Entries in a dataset

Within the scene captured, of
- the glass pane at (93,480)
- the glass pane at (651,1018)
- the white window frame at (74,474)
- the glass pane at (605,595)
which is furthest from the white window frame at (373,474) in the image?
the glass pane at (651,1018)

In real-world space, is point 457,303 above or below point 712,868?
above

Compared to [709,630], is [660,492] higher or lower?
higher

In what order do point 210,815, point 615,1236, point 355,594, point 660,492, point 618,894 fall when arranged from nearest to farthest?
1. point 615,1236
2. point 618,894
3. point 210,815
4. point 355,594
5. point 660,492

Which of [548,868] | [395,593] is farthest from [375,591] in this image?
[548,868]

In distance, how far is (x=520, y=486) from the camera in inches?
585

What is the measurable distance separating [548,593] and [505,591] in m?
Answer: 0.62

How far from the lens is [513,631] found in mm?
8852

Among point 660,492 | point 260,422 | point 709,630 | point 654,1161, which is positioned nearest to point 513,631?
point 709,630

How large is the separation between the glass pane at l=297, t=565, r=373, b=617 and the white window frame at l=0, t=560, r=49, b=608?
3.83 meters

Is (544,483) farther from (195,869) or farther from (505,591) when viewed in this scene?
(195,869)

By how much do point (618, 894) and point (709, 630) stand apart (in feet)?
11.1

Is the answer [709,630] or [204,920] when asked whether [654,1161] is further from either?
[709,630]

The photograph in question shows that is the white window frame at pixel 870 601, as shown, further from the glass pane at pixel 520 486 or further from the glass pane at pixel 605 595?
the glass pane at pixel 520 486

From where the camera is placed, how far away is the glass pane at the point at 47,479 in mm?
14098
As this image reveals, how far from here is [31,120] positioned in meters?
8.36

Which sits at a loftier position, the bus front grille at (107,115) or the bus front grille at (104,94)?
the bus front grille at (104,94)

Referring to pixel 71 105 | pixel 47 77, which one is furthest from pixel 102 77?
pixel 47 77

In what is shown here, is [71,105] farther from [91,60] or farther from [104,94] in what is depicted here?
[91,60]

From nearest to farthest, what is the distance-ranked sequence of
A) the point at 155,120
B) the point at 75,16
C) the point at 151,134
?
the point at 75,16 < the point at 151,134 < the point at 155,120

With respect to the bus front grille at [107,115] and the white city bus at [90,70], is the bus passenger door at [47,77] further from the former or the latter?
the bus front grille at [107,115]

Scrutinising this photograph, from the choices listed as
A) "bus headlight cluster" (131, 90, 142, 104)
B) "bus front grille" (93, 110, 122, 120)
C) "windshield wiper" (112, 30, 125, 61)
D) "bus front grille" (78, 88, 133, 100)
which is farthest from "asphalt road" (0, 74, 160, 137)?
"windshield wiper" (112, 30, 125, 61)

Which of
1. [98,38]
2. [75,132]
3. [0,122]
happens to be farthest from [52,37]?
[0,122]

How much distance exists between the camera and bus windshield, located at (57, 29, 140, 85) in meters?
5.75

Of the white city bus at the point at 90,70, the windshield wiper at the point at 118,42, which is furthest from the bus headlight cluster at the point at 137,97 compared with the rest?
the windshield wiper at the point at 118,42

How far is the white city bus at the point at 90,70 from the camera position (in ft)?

### What is expected
Copy out every one of the entries above word for word, leaving nothing out and changing nothing.

### Written answer
Within the scene captured, of
- the glass pane at (93,480)
- the glass pane at (651,1018)
- the white window frame at (74,474)
- the glass pane at (605,595)
which is furthest from the white window frame at (373,474) in the image?
the glass pane at (651,1018)

In real-world space, is point 457,303 above or below point 712,868?
above

Compared to [709,630], is [660,492] higher or lower?
higher

In what order do point 210,815, point 615,1236, point 355,594, point 660,492, point 618,894 fall when arranged from nearest to farthest?
1. point 615,1236
2. point 618,894
3. point 210,815
4. point 355,594
5. point 660,492

Which of [548,868] | [395,593] is farthest from [375,591] in this image?
[548,868]

In distance, how far is (x=520, y=486) from the camera in inches?
585

What is the measurable distance separating [548,593] and [505,591] in m?
Answer: 0.62

How far from the lens is [513,631] found in mm?
8852

Among point 660,492 | point 260,422 | point 709,630 | point 654,1161, which is positioned nearest to point 513,631?
point 709,630

How large is the separation between the glass pane at l=297, t=565, r=373, b=617 and the white window frame at l=0, t=560, r=49, b=608?
3.83 meters

Is (544,483) farther from (195,869) or farther from (505,591) when viewed in this scene?
(195,869)

By how much do point (618, 894) and point (709, 630) stand apart (in feet)?
11.1

Is the answer [709,630] or [204,920] when asked whether [654,1161] is further from either?
[709,630]

The photograph in question shows that is the white window frame at pixel 870 601, as shown, further from the glass pane at pixel 520 486 or further from the glass pane at pixel 605 595?
the glass pane at pixel 520 486

From where the camera is placed, how far away is the glass pane at the point at 47,479 in mm?
14098
As this image reveals, how far from here is [31,120] positioned in meters?
8.36

Which sits at a loftier position, the bus front grille at (107,115) or the bus front grille at (104,94)?
the bus front grille at (104,94)

Referring to pixel 71 105 | pixel 47 77, which one is furthest from pixel 102 77?
pixel 47 77

In what is shown here, is [71,105] farther from [91,60] or farther from [104,94] in what is depicted here?
[91,60]

From nearest to farthest, what is the distance-ranked sequence of
A) the point at 155,120
B) the point at 75,16
C) the point at 151,134
?
the point at 75,16 < the point at 151,134 < the point at 155,120

With respect to the bus front grille at [107,115] and the white city bus at [90,70], is the bus passenger door at [47,77] further from the former or the latter?
the bus front grille at [107,115]

Scrutinising this photograph, from the choices listed as
A) "bus headlight cluster" (131, 90, 142, 104)
B) "bus front grille" (93, 110, 122, 120)
C) "windshield wiper" (112, 30, 125, 61)
D) "bus front grille" (78, 88, 133, 100)
which is farthest from "asphalt road" (0, 74, 160, 137)?
"windshield wiper" (112, 30, 125, 61)

Which of
1. [98,38]
2. [75,132]
3. [0,122]
happens to be farthest from [52,37]?
[0,122]

How much distance exists between the camera and bus windshield, located at (57, 29, 140, 85) in meters?
5.75

Of the white city bus at the point at 90,70, the windshield wiper at the point at 118,42, which is furthest from the bus headlight cluster at the point at 137,97 compared with the rest?
the windshield wiper at the point at 118,42

How far is the white city bus at the point at 90,70 from the camera position (in ft)?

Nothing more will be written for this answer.